Queensland LNP Senator Barry O’Sullivan reckons he’s probably worn out the better part of his throat and tonsils with the number of conversations he’s had about improving telecommunication infrastructure in rural and remote Queensland.
In fact, one of the first promises he made when he arrived in Canberra in 2014 was to roll out his swag in front of the Communications Minister’s office and refuse to leave until there were some promises delivered to rural communities.
Senator O’Sullivan said some of this hard labour was finally paying dividends with the announcement that North West Queensland has secured a $17.15 million telecommunications package to construct 18 new or upgraded base stations across the region.
This latest round of Federal Government funds will provide mobile coverage for townships such as McKinlay, Normanton and Urandangi as well as crucial outback thoroughfares such as the Barkly Highway, between Mount Isa and Camooweal and the Wills Developmental Road, between Burketown and Four Ways.
In total, 55 of the 157 identified mobile black spots in the North West will be covered by this latest round of funding.
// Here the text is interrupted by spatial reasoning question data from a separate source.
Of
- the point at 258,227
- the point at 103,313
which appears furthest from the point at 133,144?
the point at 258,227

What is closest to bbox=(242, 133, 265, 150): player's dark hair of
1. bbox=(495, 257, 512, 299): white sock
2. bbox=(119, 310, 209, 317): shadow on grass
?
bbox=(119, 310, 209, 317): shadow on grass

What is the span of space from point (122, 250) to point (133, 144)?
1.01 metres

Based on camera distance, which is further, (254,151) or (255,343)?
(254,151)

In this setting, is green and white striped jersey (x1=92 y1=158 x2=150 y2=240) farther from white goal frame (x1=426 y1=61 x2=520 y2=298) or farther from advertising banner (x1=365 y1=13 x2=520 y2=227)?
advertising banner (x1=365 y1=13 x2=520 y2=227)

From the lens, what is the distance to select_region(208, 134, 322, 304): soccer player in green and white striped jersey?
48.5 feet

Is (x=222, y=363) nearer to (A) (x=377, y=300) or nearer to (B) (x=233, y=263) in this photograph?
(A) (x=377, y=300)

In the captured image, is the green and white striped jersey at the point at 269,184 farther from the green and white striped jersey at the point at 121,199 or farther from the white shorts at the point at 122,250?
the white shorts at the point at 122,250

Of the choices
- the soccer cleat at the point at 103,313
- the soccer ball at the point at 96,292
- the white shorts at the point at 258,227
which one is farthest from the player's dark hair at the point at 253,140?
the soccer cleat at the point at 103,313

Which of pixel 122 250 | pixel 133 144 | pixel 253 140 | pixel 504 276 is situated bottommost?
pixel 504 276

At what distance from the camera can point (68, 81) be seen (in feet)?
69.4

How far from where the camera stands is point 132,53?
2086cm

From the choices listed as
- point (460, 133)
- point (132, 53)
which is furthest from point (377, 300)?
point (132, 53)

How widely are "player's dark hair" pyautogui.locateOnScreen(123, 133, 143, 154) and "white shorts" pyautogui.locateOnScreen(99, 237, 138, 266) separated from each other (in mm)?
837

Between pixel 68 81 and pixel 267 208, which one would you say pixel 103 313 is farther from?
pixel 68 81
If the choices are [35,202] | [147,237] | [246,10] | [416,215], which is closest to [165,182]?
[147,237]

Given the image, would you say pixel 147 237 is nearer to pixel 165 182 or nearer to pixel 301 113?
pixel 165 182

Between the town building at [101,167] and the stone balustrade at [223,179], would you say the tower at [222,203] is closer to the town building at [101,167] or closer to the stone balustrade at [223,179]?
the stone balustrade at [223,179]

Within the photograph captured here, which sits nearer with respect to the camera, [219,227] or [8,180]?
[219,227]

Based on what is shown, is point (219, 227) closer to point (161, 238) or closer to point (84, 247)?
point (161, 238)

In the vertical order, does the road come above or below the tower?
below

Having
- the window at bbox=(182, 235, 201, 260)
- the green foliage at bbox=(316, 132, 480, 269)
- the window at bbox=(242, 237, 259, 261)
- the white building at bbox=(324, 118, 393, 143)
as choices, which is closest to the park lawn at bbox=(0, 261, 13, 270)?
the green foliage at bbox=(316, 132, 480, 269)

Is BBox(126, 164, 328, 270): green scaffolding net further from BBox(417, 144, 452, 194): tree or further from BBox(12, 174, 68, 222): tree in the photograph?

While it will never come soon enough for some, Senator O’Sullivan said there is a “sure and steady transformation” taking place across rural and remote Queensland this year, with significant rollouts of telecommunication and NBN-satellite technology linking many communities for the first time.
He said while there was still much work to be done to lift the standards of connectivity in the bush, the gradual delivery of telecommunication infrastructure was providing clear evidence of the Federal Government’s commitment to rural Queensland.
“Pushing for telecommunications funding in Canberra is almost a blood sport among politicians,” Senator O’Sullivan said.
“Every region wants to gain a bigger and bigger slice of the limited funds available and it gets very competitive.
“Australia is so vast and the demand for connectivity is so strong that the government has no choice but to roll out this infrastructure in a gradual way.
“I think North West Queenslanders can take real pleasure from the fact they have been assured a massive share of this latest funding round.”
The Mobile Black Spot Programme will deliver almost 500 new or upgraded mobile base stations around Australia, with a total funding commitment of $385 million.
This is the most significant one-time increase in mobile network coverage to regional and remote Australia delivered by a single public funding programme in the history of mobile communications in Australia.